**WORK TASK:** A word-for-word copy of the listing is what's needed; leave out every image.

**RECORDS:**
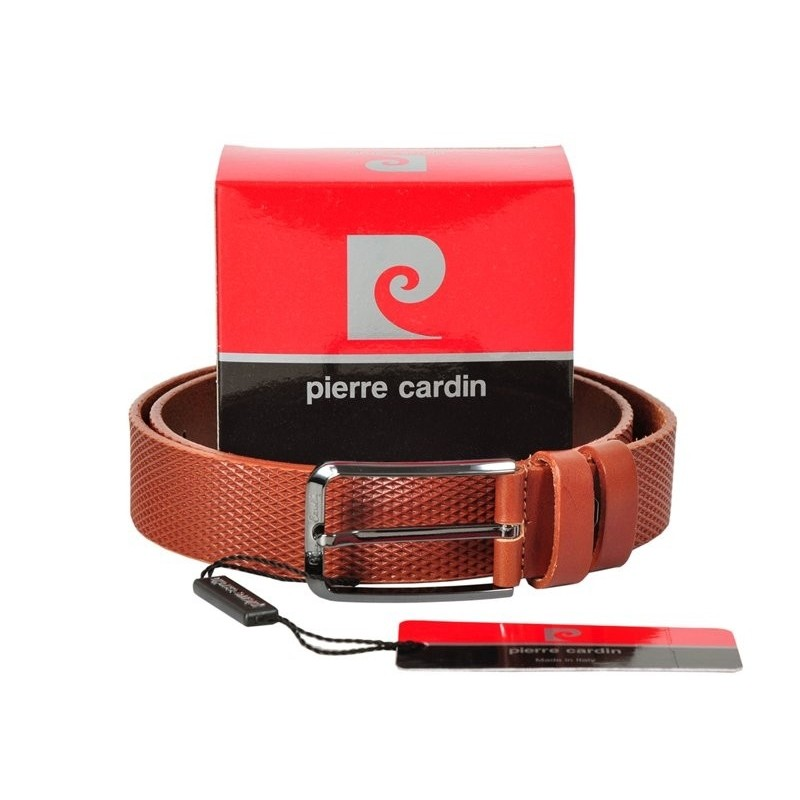 Kožený pánský hnědý opasek Pierre Cardin ENC2429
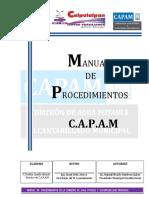 Manual de Procedimientos CAPAM 2017-2021 Definitivo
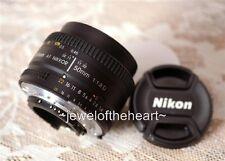 Nikon Nikkor 50mm 1.8 AF D Lens for D2 D3 D50 D70 D80 D90 D100 D200 D300 D700 +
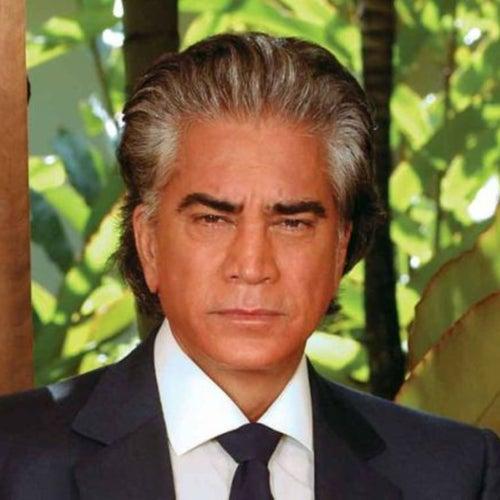 José Luís Rodríguez Profile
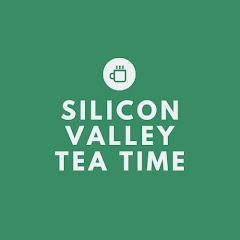 Silicon Valley Tea Time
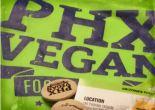 PHX Vegan Food Festival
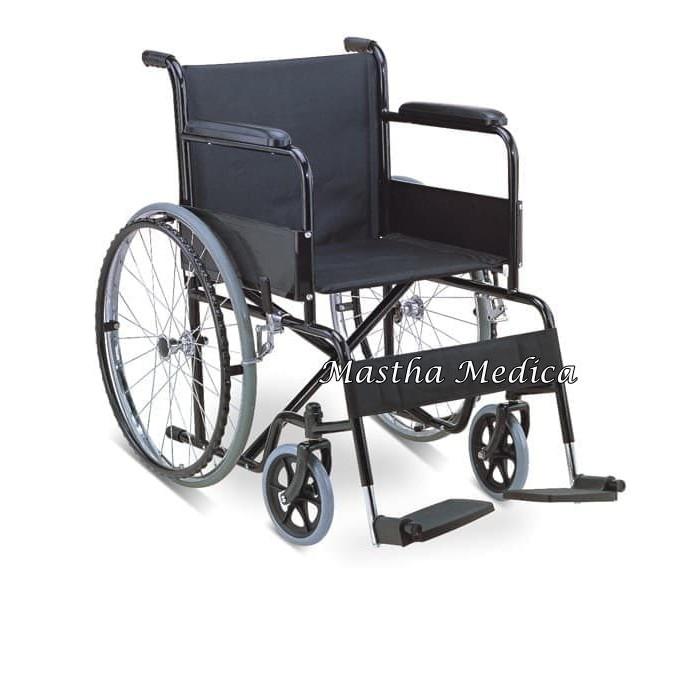 4200 Gambar Kursi Roda Merk Gea Terbaik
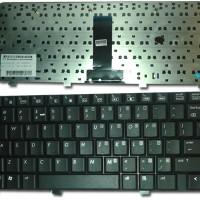 Keyboard Laptop HP COMPAQ Presario V3000 V3700 Series / Pavilion V2000
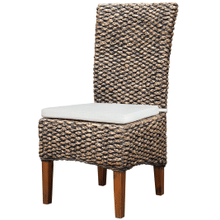 Pepper Hill Seagrass Chair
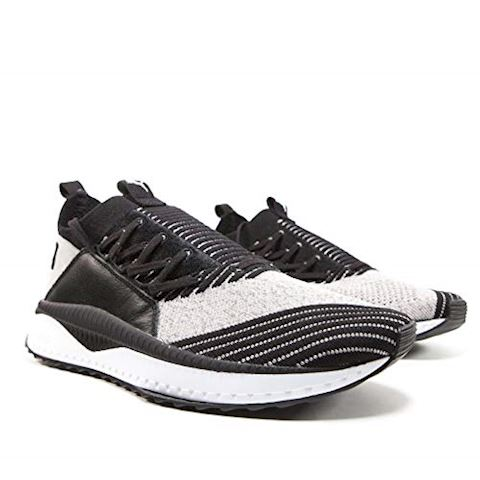 Puma TSUGI Jun Trainers Image 6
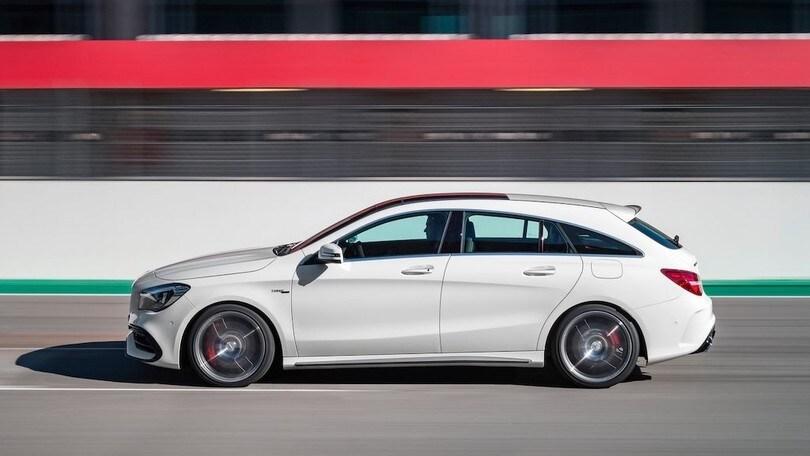 Nuova Mercedes Cla Shooting Brake Secondo Atto Nel 2019 Auto It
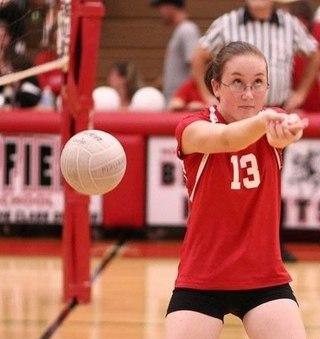 прикольные волейбол картинки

**TASK SOLUTION:**
 Kožený pánský hnědý opasek Pierre Cardin ENC2429
 Manual de Procedimientos CAPAM 2017-2021 Definitivo
 Nikon Nikkor 50mm 1.8 AF D Lens for D2 D3 D50 D70 D80 D90 D100 D200 D300 D700 +
 José Luís Rodríguez Profile
 Silicon Valley Tea Time
 PHX Vegan Food Festival
 4200 Gambar Kursi Roda Merk Gea Terbaik
 Keyboard Laptop HP COMPAQ Presario V3000 V3700 Series / Pavilion V2000
 Pepper Hill Seagrass Chair
 Puma TSUGI Jun Trainers Image 6
 Nuova Mercedes Cla Shooting Brake Secondo Atto Nel 2019 Auto It
 прикольные волейбол картинки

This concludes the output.